(Ketentuan Tugas):
(a) Bidang apa saja yang disebutkan dalam kutipan tentang kualitas hidup sebagai bidang yang terkait dengan kualitas hidup? Sebutkan semuanya.
(b) Menurut kutipan tentang kualitas hidup, bidang apa yang akan dibahas oleh penulis?
(c) Ringkaslah paragraf dalam kutipan tentang kualitas hidup yang diawali "Lebih lanjut terkait pendidikan" menjadi sebuah daftar poin, dengan mempertahankan fakta-fakta utamanya.

(Kutipan Sumber):
------------

Kemudian Stiglitz, Sen &
Fitoussi (2011:77-98) menyebutkan ada beberapa bidang yang terkait dengan
kualitas hidup, diantaranya yaitu : kesehatan, pendidikan, aktivitas personal,
hak suara politik dan tata kelola pemerintahan, koneksi sosial, kondisi
lingkungan, serta ketidakamanan pribadi. Karena penelitian ini terkait dengan
pendidikan maka penulis hanya akan membahas pendidikan.
Lebih lanjut terkait pendidikan,
Stiglitz, Sen & Fitoussi mengatakan bahwa pendidikan penting bagi kualitas
hidup, terlepas dampaknya pada pendapatan dan produktivitas masyarakat, dimana
masyarakat yang lebih terdidik pada umumnya memiliki status kesehatan yang
lebih baik, pengangguran yang lebih sedikit, koneksi sosial yang lebih banyak,
dan keterlibatan yang lebih besar dalam kehidupan sipil dan politik.

------------

(Materi yang Disediakan):
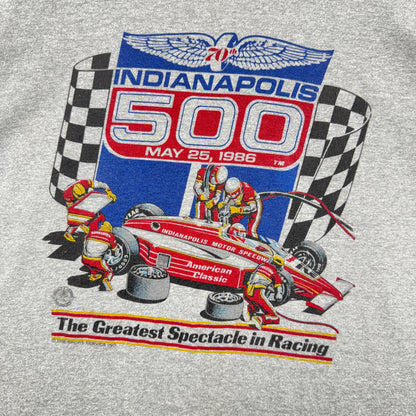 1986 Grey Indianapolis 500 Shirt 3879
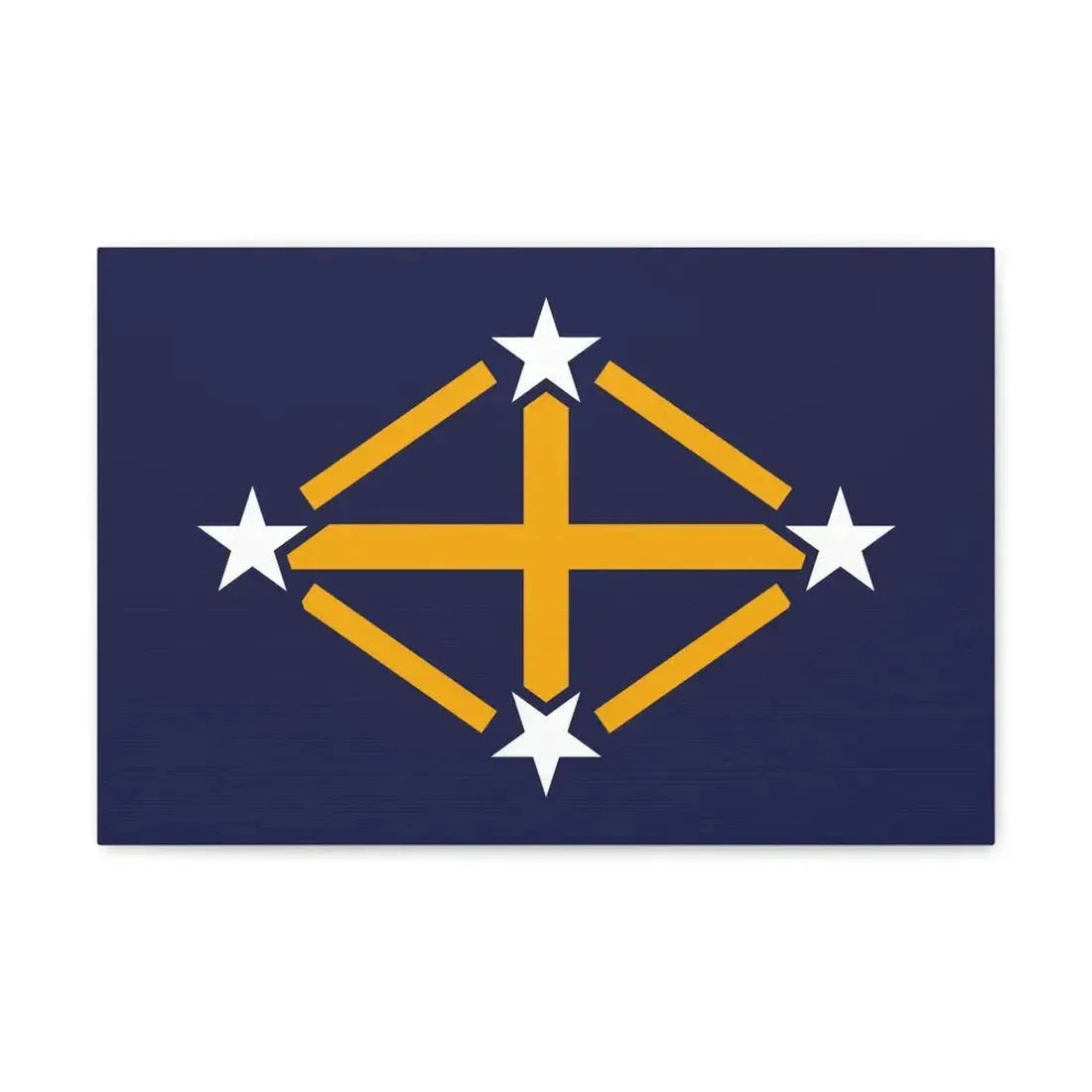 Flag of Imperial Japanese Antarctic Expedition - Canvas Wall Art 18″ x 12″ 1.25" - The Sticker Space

------------

(Bagian Jawaban):
(a)
- Kesehatan
- Pendidikan
- Aktivitas personal
- Hak suara politik dan tata kelola pemerintahan
- Koneksi sosial
- Kondisi lingkungan
- Ketidakamanan pribadi

(b) Penulis hanya akan membahas pendidikan.

(c)
Menurut Stiglitz, Sen & Fitoussi:
- Pendidikan penting bagi kualitas hidup, terlepas dari dampaknya pada pendapatan dan produktivitas masyarakat.
- Masyarakat yang lebih terdidik umumnya memiliki:
  - status kesehatan yang lebih baik,
  - pengangguran yang lebih sedikit,
  - koneksi sosial yang lebih banyak,
  - keterlibatan yang lebih besar dalam kehidupan sipil dan politik.